**Source excerpt:**
------------------------------------------------

As previously reported, on July 20, 2021, Black Spade Acquisition Co (the “Company”), consummated its initial public offering of 15,000,000 units (the “Units”). Each Unit consists of one Class A ordinary share of the Company, par value $0.0001 per share (the “Class A Ordinary Shares”), and one-half of one redeemable warrant of the Company (the “Warrant”), with each whole Warrant entitling the holder thereof to purchase one Class A Ordinary Share for $11.50 per share. The Units were sold at a price of $10.00 per Unit, generating gross proceeds to the Company of $150,000,000. The Company had granted the underwriters in the initial public offering (the “Underwriters”) a 45-day option to purchase up to 2,250,000 additional Units to cover over-allotments, if any. On August 3, 2021, the Underwriters exercised the over-allotment option in part and purchased an additional 1,900,000 Units, generating gross proceeds of $19,000,000.

------------------------------------------------

**Do this:** Condense the paragraph of the offering notice above that begins "As previously reported" into a short bulleted list that keeps its main facts.

(Spatial relationship records)
------------------------------------------------

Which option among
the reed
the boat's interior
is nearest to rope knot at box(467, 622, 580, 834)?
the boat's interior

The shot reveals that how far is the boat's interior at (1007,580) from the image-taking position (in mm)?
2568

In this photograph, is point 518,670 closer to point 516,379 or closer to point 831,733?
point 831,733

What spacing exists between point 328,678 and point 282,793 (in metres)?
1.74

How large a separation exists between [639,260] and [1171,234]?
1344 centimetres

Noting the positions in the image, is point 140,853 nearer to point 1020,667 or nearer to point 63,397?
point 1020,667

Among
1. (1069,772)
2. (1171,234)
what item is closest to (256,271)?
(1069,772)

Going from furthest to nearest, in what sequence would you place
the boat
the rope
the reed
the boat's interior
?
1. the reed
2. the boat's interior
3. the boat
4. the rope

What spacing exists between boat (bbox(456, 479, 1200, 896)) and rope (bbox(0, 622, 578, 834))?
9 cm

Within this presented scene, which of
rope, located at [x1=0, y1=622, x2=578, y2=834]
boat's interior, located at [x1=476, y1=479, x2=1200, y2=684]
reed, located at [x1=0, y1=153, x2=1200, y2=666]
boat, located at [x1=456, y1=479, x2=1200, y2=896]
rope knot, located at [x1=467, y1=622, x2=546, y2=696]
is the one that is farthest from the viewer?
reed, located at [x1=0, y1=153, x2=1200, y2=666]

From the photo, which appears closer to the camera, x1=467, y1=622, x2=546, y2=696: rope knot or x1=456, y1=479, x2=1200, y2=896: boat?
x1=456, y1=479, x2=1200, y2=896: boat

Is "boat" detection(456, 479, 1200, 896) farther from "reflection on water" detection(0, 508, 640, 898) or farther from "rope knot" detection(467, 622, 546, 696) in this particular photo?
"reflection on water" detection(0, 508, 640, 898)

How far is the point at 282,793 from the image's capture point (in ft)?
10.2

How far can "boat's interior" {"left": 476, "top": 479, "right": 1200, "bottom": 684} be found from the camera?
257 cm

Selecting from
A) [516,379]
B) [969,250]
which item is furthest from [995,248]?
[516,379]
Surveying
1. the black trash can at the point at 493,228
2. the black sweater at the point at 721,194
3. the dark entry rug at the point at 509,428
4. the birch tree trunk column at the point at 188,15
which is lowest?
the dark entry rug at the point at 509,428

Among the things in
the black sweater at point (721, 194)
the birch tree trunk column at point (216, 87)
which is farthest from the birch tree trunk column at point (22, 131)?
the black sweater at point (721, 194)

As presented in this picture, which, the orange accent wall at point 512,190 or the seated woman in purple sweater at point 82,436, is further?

------------------------------------------------

**Task output:**
- On July 20, 2021, Black Spade Acquisition Co completed its initial public offering of 15,000,000 units.
- Each unit consists of one Class A ordinary share (par value $0.0001) and one-half of one redeemable warrant. Each whole warrant allows the holder to buy one Class A ordinary share for $11.50.
- The units sold at $10.00 each, for gross proceeds of $150,000,000.
- The underwriters held a 45-day option to buy up to 2,250,000 additional units to cover over-allotments.
- On August 3, 2021, they partly exercised that option and bought 1,900,000 more units, for gross proceeds of $19,000,000.